En su sistema de citas y homenajes, desde el título y el nombre de su narrador protagonista, Ismael, la novela puede pensarse como un guiño amplio y directo a Moby Dick. Hay una escena definitiva en que cierta imagen perturbadora de un poderoso animal marino puede leerse como una utopía negativa, como un fantasma de la violencia, y hasta allí llega esta novela. También hay referencias a El corazón de las tinieblas de Conrad, a Lawrence de Arabia. En algún punto, Lorenz apela a un procedimiento donde están la derrota y el absurdo de Osvaldo Soriano, pero cuyos personajes de golpe se despiertan en mitad de la noche de una pesadilla, con sudor frío en la espalda, con la cabeza que se les parte, y entonces ingresan en una novela de Saccomanno o de Bonasso.
Hay un riesgo fuerte al que se asoma, y que al cabo de leerse queda despejado, pero que sin embargo el texto de contratapa y la presentación del libro no ayudan a vislumbrar. Al parecer, según el adelanto, esta novela estaría “escrita en clave irónica y paródica, sin excluir la crítica”, como si la recreación de los hechos de un modo descarnado impidiera mostrar intersticios, errores, dobleces. Porque la novela no es tan irónica ni tan paródica, a menos que se tome por el todo algún momento en que los personajes rebuscan en la autoironía casi desesperados, y en la referencia a una suerte de campamento al pie de la cordillera de los Andes en 1979 en que se replantea la lucha armada cansinamente, la historia revivida como farsa. La polisemia indica que las lecturas son múltiples, y en todo caso aquí preferimos destacar todo lo que la novela de Lorenz tiene de reconstrucción ficcional de la guerrilla desde lo humano, lo gregario, sin altisonancias, como un testigo en el encapsulamiento.

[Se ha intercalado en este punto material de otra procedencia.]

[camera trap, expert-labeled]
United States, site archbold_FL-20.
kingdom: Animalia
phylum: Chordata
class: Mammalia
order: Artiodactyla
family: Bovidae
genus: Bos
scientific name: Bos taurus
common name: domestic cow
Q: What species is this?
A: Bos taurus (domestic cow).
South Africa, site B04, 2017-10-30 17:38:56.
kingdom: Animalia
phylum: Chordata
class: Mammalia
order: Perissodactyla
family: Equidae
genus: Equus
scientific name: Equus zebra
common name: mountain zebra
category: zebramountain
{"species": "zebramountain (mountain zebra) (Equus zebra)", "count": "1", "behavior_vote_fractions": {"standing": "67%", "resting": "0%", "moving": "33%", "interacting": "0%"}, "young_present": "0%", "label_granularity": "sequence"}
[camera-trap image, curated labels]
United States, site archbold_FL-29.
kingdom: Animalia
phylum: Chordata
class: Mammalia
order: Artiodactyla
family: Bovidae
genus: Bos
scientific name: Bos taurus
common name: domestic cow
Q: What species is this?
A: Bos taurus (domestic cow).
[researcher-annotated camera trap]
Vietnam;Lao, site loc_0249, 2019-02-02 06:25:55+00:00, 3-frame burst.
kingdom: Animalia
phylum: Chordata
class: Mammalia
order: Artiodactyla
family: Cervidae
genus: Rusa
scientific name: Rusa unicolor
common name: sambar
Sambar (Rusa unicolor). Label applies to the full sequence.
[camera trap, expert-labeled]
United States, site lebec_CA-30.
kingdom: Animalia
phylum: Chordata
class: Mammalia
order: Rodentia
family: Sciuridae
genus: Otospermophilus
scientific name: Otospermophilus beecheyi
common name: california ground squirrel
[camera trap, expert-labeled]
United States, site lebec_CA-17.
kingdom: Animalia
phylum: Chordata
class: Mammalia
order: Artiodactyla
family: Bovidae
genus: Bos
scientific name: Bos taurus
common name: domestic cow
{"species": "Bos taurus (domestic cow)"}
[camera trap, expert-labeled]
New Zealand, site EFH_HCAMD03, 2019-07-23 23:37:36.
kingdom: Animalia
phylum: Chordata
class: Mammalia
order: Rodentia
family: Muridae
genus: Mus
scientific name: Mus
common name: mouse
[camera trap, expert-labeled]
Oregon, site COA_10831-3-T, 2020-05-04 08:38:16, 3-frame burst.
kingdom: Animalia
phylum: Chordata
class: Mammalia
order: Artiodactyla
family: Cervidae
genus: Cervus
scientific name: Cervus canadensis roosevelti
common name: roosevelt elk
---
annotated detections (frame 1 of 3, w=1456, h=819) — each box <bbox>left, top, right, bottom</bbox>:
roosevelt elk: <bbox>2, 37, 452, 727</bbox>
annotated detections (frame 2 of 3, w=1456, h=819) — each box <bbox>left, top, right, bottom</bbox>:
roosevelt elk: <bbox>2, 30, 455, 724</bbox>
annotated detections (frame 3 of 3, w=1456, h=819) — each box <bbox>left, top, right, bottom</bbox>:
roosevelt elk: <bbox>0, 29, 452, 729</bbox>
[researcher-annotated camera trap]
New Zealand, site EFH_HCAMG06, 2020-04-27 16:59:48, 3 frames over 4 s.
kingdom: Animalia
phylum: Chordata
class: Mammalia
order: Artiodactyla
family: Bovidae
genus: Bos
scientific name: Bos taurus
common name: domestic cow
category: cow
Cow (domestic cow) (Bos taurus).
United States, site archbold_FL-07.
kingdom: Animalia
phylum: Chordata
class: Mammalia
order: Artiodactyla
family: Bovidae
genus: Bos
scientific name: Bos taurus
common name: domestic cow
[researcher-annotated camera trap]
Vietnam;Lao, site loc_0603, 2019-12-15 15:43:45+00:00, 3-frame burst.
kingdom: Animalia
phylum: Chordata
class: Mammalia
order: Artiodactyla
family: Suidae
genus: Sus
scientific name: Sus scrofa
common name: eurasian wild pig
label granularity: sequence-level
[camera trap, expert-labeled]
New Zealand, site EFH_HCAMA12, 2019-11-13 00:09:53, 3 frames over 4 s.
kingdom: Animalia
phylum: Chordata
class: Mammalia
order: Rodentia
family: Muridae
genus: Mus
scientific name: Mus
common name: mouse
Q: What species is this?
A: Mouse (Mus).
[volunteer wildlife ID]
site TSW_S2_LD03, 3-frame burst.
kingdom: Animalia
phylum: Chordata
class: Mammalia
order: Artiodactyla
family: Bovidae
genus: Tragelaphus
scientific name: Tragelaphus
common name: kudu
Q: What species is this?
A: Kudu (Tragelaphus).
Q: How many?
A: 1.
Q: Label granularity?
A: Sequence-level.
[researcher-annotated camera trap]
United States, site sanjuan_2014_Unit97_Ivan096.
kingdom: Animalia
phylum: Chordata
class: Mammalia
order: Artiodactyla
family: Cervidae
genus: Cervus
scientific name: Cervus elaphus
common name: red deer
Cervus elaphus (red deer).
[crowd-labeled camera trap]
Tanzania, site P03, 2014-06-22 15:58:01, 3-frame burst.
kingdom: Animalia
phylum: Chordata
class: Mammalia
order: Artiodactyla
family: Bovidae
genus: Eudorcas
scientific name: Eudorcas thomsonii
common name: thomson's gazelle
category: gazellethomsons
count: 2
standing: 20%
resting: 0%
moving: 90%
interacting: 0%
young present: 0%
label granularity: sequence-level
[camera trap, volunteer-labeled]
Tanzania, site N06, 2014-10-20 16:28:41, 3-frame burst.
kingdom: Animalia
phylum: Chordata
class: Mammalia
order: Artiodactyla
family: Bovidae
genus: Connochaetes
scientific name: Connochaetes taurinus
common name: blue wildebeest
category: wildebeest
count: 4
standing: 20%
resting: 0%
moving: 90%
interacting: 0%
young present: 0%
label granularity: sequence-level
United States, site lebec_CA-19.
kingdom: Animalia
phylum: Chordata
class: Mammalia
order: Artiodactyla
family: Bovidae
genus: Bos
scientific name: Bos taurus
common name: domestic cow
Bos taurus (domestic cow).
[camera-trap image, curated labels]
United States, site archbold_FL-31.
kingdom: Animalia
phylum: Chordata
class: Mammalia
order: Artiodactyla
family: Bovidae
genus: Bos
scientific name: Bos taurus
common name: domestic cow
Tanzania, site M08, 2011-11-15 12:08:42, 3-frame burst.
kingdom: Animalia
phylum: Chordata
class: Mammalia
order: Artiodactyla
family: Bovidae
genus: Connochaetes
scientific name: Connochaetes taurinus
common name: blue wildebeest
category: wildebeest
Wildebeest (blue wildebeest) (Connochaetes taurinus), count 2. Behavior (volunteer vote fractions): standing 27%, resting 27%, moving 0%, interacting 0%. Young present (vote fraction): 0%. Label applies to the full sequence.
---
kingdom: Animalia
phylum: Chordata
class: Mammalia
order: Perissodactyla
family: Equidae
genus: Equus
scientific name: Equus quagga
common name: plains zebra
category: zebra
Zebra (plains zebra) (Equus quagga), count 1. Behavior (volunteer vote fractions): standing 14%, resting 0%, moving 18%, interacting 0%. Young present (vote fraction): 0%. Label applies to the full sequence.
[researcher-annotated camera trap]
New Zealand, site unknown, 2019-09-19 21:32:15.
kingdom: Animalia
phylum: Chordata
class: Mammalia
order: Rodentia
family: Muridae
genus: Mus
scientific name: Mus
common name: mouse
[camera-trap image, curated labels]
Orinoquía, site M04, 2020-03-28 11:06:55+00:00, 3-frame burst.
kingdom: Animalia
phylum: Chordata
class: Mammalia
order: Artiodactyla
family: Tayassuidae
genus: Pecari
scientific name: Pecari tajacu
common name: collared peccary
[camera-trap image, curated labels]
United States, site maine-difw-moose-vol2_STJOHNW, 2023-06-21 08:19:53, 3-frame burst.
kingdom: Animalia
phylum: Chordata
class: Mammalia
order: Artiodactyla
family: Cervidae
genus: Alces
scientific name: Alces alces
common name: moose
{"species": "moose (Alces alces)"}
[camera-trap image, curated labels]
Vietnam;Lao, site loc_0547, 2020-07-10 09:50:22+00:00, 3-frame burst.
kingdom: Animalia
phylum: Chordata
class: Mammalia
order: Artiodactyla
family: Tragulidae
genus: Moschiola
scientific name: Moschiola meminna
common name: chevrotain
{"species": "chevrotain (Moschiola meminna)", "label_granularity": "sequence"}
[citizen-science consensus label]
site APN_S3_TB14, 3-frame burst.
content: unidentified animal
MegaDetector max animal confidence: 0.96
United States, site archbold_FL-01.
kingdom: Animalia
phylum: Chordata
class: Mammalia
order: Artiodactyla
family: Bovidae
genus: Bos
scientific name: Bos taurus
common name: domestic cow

Por el contrario, suponer que es una novela donde uno va a poder reírse de un grupito de montoneros delirantes, o de algo así como una memoria loca de la militancia fierrera, implicaría abandonar la posibilidad de inscribir el relato en algún tinglado mayor. Sería perderse una veta sugerente que trae, donde se plantea la supervivencia de un grupo integrado por habitantes de un barrio en diáspora insular. Porque, en verdad, la novela propone otra hipótesis: una divisoria muy fuerte entre los peronistas históricos que se vuelven montoneros, y promedian los 30 años, y los montoneros “pendejos”, que promedian los 20. Refiriéndose a estos últimos, dice el narrador: “La mayoría había empezado en la UES, en el ’74 o ’75, y de ahí habían saltado a milicianos. Habían llegado al peronismo a través de los montos, y entonces su objetivo era montonerizar a los peronistas. Lo único que sabían de Perón es que los había traicionado y del peronismo tenían las imágenes de las patotas de la derecha que los habían perseguido cuando todavía padecían acné”. A los mayores, dice Ismael, nos decían “oxidados”. Algo así como una oposición entre oxidados e imberbes, toda una serie simbólica para pensar la política argentina y los cambios generacionales.